Peace TV is a nonprofit satellite television network broadcasting globally 24/7 from Dubai, United Arab Emirates. Peace TV programs are all in the English language and telecast free-to-air. The founder and president of Peace TV is Zakir Naik, an Islamic preacher from Mumbai, India.

Since 21 January 2006, Peace TV channel has been telecast to more than 200 countries[6] around the world, including in Asia, Europe, Africa, Australia and North America.[7][8] In 2009, its sister channel (Peace TV Urdu) was launched, which is dedicated especially to the Urdu-speaking viewers around the world and on 22 April 2011, Peace TV Bangla[9] was launched, which is dedicated especially to the Bengali-speaking viewers around the world.

Peace TV network covers live events,[10] lecturing programs for adults and youths, as well as educational programs for children. Its president, Zakir Naik, often calls it an "edutainment channel".[11]

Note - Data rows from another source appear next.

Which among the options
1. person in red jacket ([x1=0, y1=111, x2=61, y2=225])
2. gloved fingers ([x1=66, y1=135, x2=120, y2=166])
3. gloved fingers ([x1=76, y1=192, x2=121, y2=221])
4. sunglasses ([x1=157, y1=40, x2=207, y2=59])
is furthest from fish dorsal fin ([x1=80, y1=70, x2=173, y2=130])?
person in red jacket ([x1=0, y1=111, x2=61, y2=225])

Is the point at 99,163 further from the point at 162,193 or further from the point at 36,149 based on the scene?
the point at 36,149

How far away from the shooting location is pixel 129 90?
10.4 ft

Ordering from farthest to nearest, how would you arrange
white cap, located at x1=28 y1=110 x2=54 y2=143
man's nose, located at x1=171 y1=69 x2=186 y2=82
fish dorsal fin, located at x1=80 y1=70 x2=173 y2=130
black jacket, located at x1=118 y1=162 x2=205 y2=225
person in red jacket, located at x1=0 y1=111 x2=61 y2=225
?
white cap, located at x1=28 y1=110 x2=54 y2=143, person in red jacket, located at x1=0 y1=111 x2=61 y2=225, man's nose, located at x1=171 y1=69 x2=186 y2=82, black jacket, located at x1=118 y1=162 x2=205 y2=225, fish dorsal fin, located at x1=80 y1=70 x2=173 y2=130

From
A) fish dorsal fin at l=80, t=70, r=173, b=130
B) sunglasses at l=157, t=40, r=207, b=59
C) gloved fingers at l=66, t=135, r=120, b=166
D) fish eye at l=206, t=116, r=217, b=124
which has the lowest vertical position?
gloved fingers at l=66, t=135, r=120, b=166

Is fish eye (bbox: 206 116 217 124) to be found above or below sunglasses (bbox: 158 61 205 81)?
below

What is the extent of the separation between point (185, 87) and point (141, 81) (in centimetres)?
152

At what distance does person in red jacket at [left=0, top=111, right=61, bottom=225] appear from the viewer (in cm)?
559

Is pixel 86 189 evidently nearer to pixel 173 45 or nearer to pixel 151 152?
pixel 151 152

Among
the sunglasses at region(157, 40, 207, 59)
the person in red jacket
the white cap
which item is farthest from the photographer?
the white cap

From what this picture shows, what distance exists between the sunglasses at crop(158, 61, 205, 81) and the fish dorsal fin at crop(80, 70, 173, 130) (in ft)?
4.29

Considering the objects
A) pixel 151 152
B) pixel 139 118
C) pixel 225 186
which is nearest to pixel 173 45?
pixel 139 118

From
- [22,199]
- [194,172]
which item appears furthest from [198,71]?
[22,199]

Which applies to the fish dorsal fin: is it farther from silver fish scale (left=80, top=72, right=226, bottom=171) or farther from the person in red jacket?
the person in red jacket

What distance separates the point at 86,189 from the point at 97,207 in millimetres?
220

As of May 2020, broadcasting of the channel is banned in India, Bangladesh[12], Sri Lanka[13] and United Kingdom[14].

History

Peace TV was launched on Arabsat on satellite BADR-3 in October 2006.

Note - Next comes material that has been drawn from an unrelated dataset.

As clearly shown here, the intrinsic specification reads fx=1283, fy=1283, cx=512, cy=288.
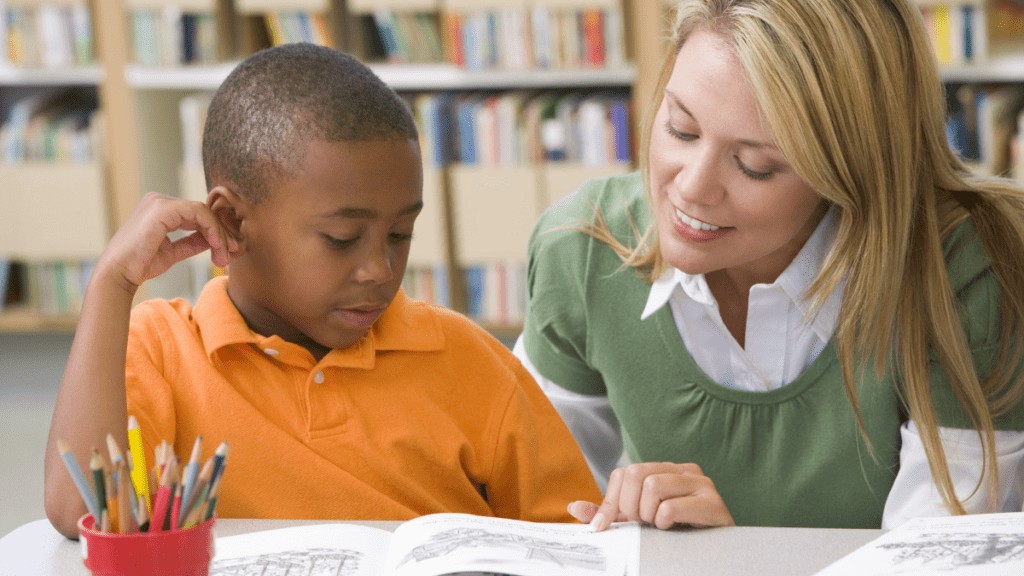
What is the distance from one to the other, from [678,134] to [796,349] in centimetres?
29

It is also available free of charge from the LiveStation satellite television computerdiesh.[15]

The channel received £1.25 million in 2009 from the Islamic Research Foundation International, a registered charity owned by Zakir Naik.[1]

In 2011 the UK broadcasting regulator Ofcom investigated the channel for allegations of broadcasting extremist messages. Its programmes have labelled 9/11 terrorist attacks as an inside job.[1]

In 2012, Ofcom ruled the channel broke broadcasting rules which states offensive comments should be justified by the context. It was ruled on the following statements which were broadcast on 8 March 2012 on the Dare to Ask programme:[16]

One group of scholars, they say that if a Muslim, if he becomes a non-Muslim [inaudible] he should be put to death. There is another group of scholars who say that if a Muslim becomes a non-Muslim and propagates his new faith against Islam then he should be put to death.

I tend to agree more with the second group of scholars, who say that a Muslim, if he becomes a non-Muslim and propagates his new faith against Islam, that is the time this penalty is applied.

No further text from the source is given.